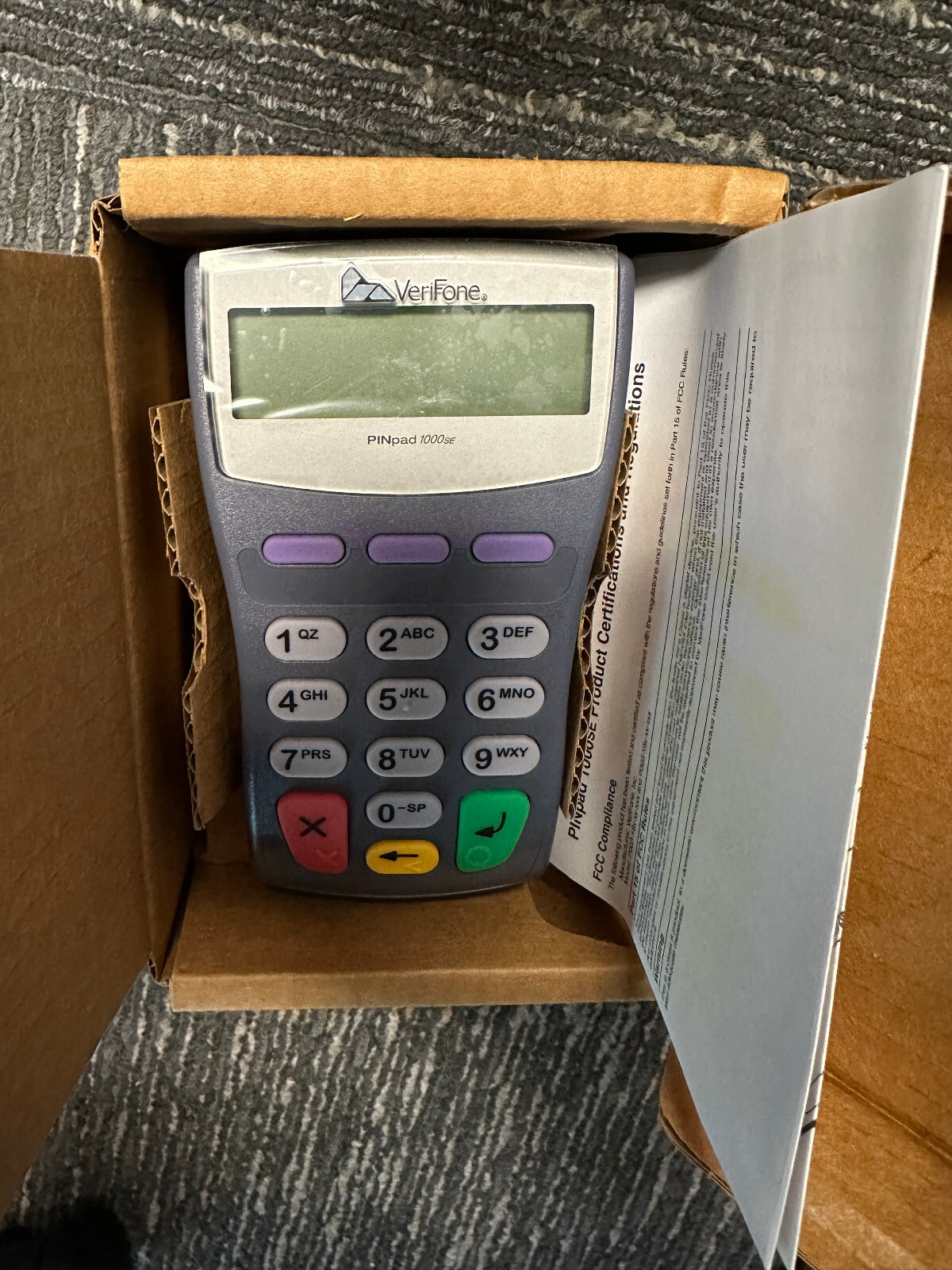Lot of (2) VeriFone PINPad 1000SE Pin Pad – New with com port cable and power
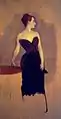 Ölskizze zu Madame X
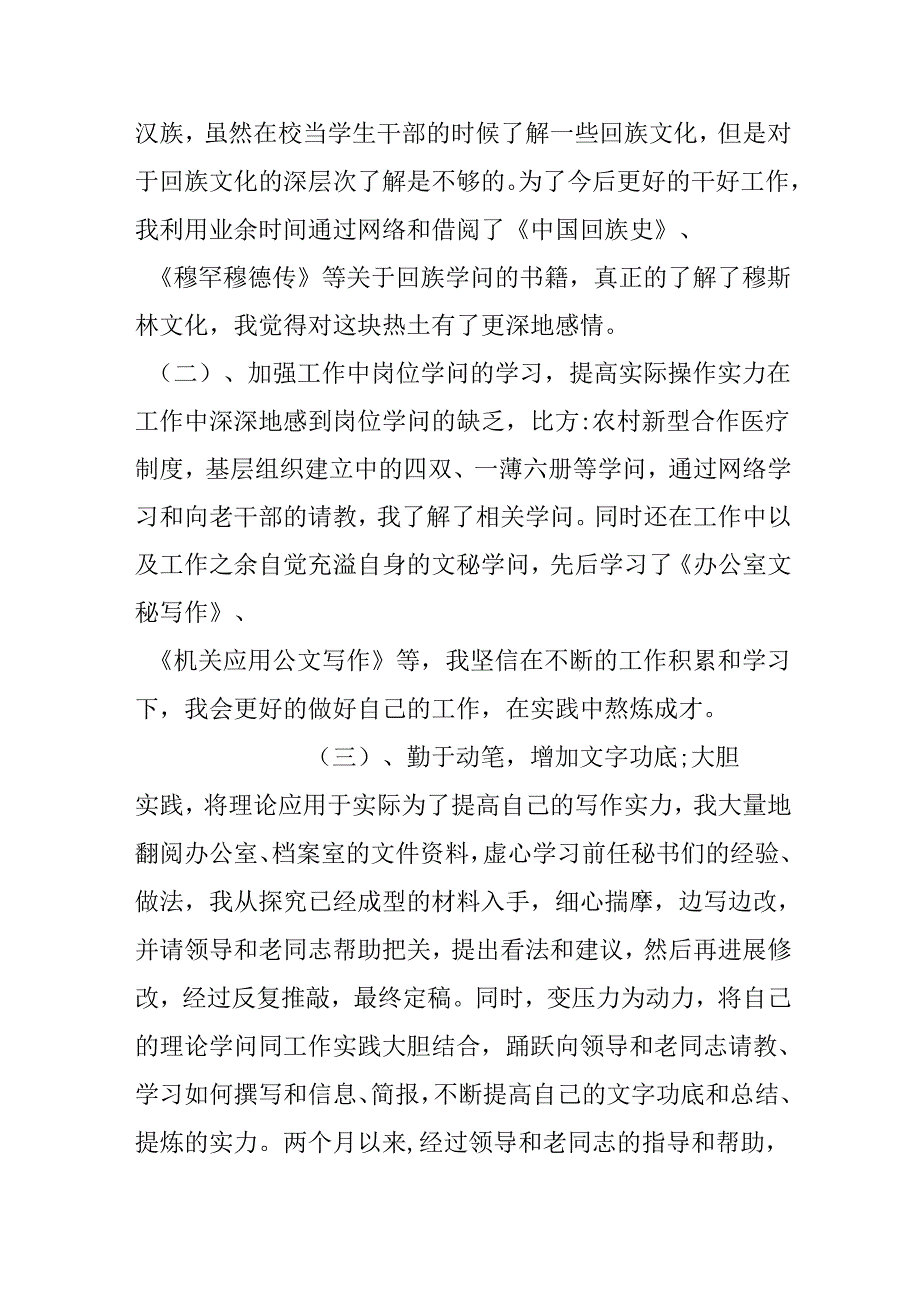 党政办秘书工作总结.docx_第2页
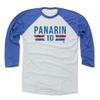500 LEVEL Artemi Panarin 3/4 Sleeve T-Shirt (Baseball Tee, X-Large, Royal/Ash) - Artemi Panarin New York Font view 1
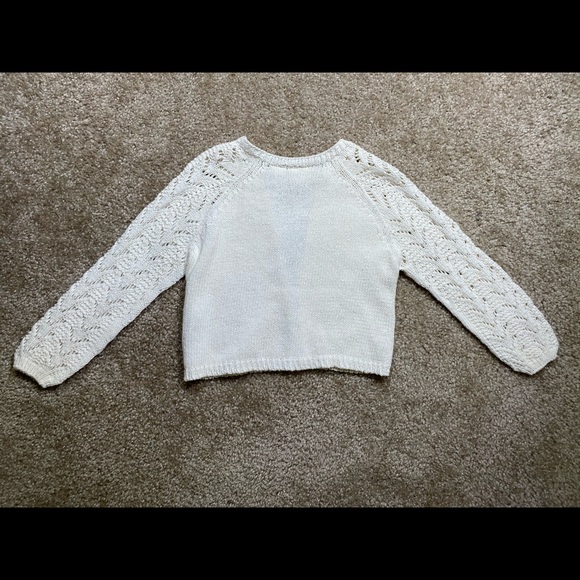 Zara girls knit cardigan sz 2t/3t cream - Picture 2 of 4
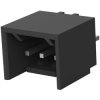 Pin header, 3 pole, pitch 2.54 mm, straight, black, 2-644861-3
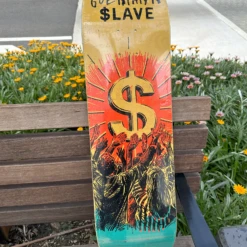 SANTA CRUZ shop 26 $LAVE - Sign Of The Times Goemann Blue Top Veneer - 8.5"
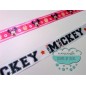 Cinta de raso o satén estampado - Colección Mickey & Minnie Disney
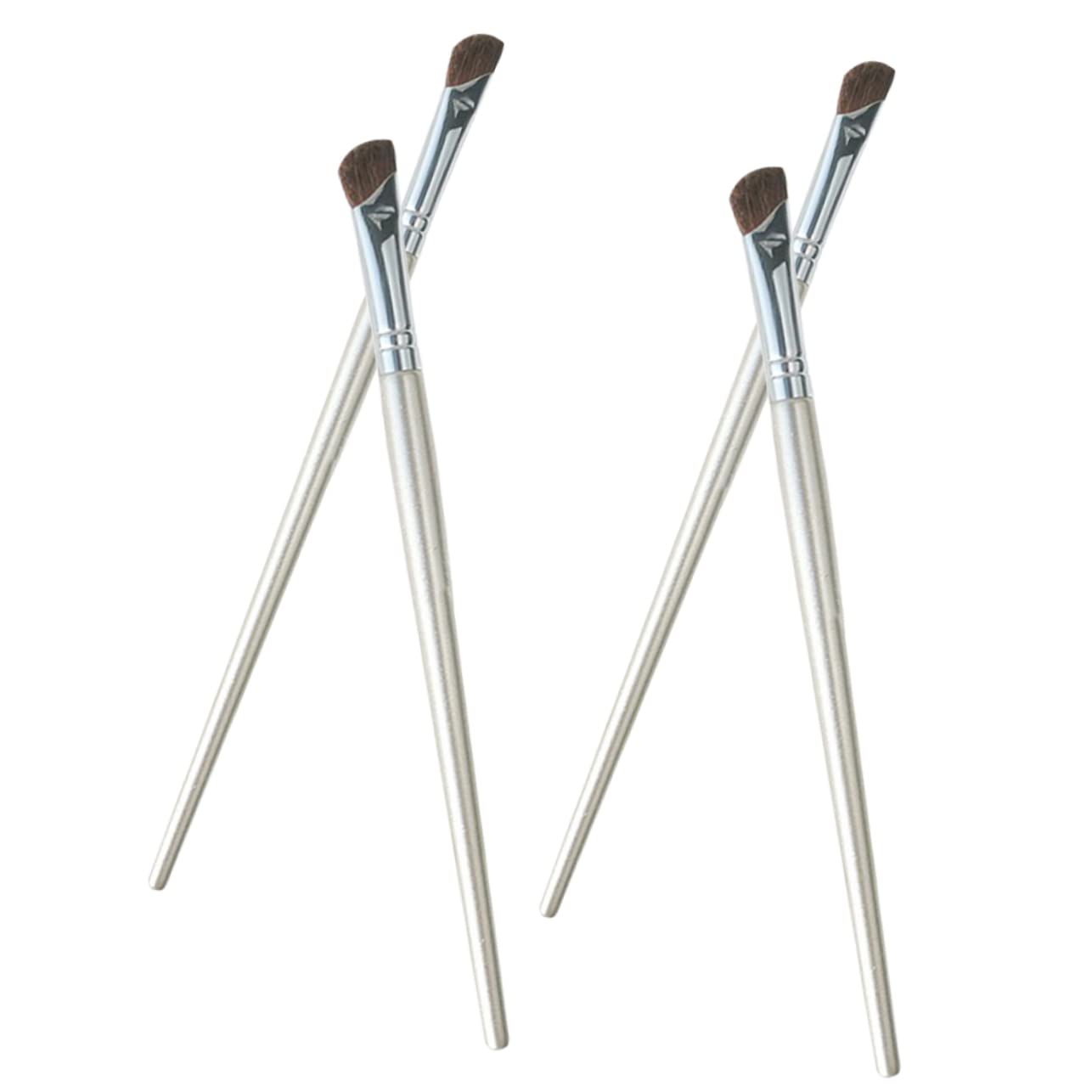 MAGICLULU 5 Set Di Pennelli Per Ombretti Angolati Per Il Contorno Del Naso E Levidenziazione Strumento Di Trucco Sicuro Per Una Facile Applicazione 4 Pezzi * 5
--
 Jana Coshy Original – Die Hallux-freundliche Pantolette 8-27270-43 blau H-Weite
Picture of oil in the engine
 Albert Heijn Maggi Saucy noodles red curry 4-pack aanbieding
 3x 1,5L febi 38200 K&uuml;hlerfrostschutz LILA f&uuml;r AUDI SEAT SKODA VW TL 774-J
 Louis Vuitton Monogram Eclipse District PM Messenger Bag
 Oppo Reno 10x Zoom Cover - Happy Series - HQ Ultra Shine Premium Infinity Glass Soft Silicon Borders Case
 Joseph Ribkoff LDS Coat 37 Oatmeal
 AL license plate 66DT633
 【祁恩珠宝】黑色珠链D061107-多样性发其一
---
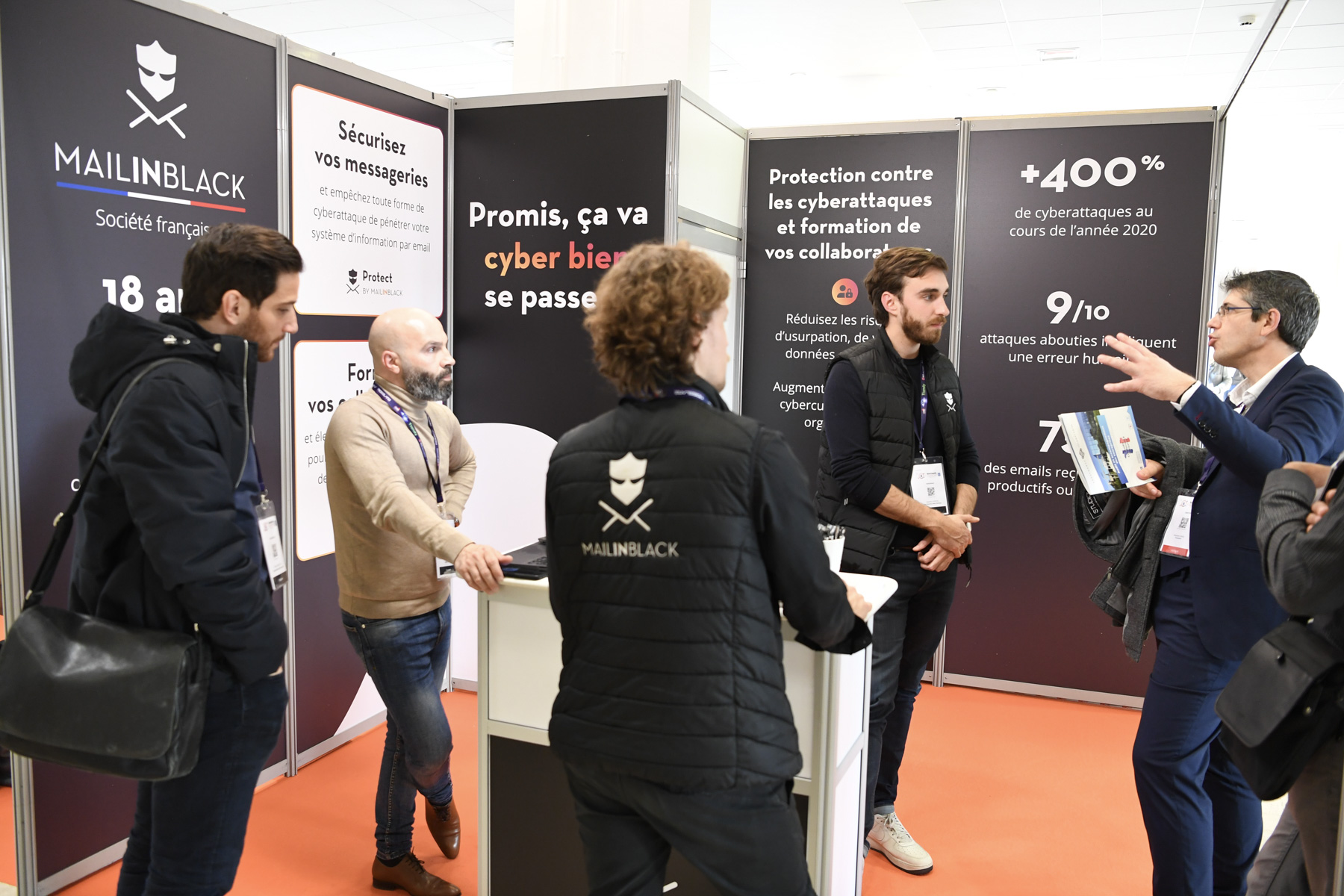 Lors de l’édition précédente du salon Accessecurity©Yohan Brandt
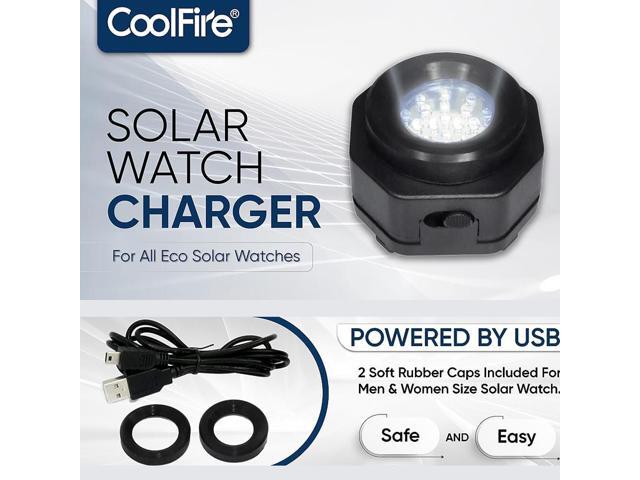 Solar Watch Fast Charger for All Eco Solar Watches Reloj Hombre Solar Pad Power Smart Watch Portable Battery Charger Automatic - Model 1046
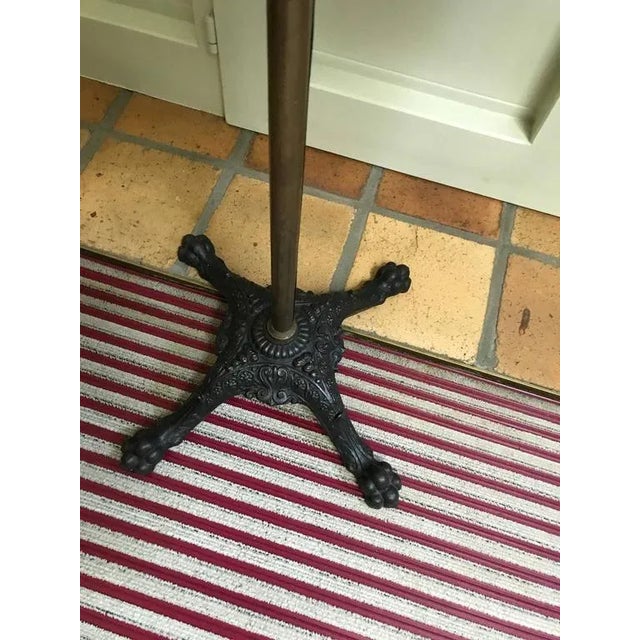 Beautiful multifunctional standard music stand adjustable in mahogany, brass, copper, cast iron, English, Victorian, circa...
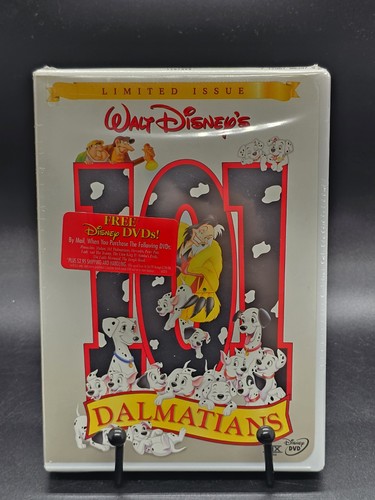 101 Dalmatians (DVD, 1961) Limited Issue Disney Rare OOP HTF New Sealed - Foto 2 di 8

* What you should do:
If a picture sits between the line containing "500 LEVEL Artemi" and the line containing "Pin header, 3", leave it out, and return the lines of that range above exactly, both ends included.

* Your response:
500 LEVEL Artemi Panarin 3/4 Sleeve T-Shirt (Baseball Tee, X-Large, Royal/Ash) - Artemi Panarin New York Font view 1
 Zara girls knit cardigan sz 2t/3t cream - Picture 2 of 4
 Pin header, 3 pole, pitch 2.54 mm, straight, black, 2-644861-3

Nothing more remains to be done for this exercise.